CONSIGNES DE L'EXERCICE =>
Extrayez des items ci-dessous chaque ligne contenant la chaîne « white », en tenant compte de la casse.

DONNÉES D'ENTRÉE =>

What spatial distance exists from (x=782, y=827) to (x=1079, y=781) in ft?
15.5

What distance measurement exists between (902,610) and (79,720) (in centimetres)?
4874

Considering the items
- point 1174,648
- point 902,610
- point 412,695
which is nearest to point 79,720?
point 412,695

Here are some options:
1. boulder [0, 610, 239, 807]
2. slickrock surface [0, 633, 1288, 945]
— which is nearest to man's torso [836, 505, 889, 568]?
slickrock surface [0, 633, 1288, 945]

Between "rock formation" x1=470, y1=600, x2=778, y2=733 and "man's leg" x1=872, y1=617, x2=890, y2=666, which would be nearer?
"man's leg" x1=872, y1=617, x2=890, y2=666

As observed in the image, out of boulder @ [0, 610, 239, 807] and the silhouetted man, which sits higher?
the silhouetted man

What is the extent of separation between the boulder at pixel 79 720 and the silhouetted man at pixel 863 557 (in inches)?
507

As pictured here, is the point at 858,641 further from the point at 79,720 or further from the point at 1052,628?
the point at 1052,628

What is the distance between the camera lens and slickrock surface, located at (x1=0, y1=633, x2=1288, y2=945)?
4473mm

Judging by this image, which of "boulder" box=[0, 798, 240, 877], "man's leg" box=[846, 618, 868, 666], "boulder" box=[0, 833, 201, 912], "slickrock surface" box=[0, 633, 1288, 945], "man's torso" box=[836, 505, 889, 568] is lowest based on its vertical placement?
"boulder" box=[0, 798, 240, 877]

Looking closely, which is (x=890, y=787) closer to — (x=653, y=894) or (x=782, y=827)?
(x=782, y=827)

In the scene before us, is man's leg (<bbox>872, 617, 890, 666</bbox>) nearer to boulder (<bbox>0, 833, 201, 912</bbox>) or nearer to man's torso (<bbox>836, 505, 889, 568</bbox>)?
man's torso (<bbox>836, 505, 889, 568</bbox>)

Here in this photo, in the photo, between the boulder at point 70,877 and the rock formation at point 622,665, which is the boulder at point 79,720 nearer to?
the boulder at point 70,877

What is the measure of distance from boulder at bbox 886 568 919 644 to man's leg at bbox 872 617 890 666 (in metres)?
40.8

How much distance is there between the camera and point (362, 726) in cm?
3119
==
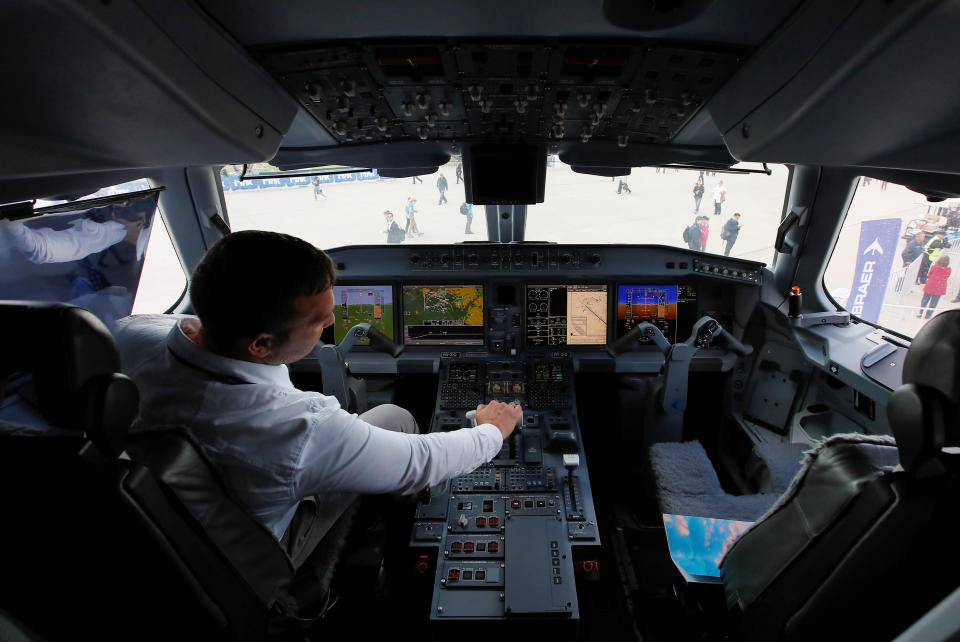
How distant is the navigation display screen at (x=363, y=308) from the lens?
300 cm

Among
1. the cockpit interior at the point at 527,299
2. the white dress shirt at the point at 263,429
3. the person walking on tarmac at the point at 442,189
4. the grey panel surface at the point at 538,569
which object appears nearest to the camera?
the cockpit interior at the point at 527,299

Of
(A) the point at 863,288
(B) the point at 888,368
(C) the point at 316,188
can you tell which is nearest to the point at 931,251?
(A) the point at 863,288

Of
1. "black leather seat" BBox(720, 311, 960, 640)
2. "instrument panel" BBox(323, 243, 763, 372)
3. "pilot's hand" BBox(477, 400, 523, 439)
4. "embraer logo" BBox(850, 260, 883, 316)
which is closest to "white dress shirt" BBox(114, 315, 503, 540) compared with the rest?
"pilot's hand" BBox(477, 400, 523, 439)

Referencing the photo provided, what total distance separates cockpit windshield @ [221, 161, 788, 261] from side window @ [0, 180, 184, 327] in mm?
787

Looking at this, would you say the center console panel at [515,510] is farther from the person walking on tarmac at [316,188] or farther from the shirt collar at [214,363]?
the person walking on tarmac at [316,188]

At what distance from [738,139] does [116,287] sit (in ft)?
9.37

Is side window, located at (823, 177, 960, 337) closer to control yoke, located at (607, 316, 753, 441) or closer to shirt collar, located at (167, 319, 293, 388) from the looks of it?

SOLUTION DU PROBLÈME =>
2. the white dress shirt at the point at 263,429
which is closest to "white dress shirt" BBox(114, 315, 503, 540) compared with the rest?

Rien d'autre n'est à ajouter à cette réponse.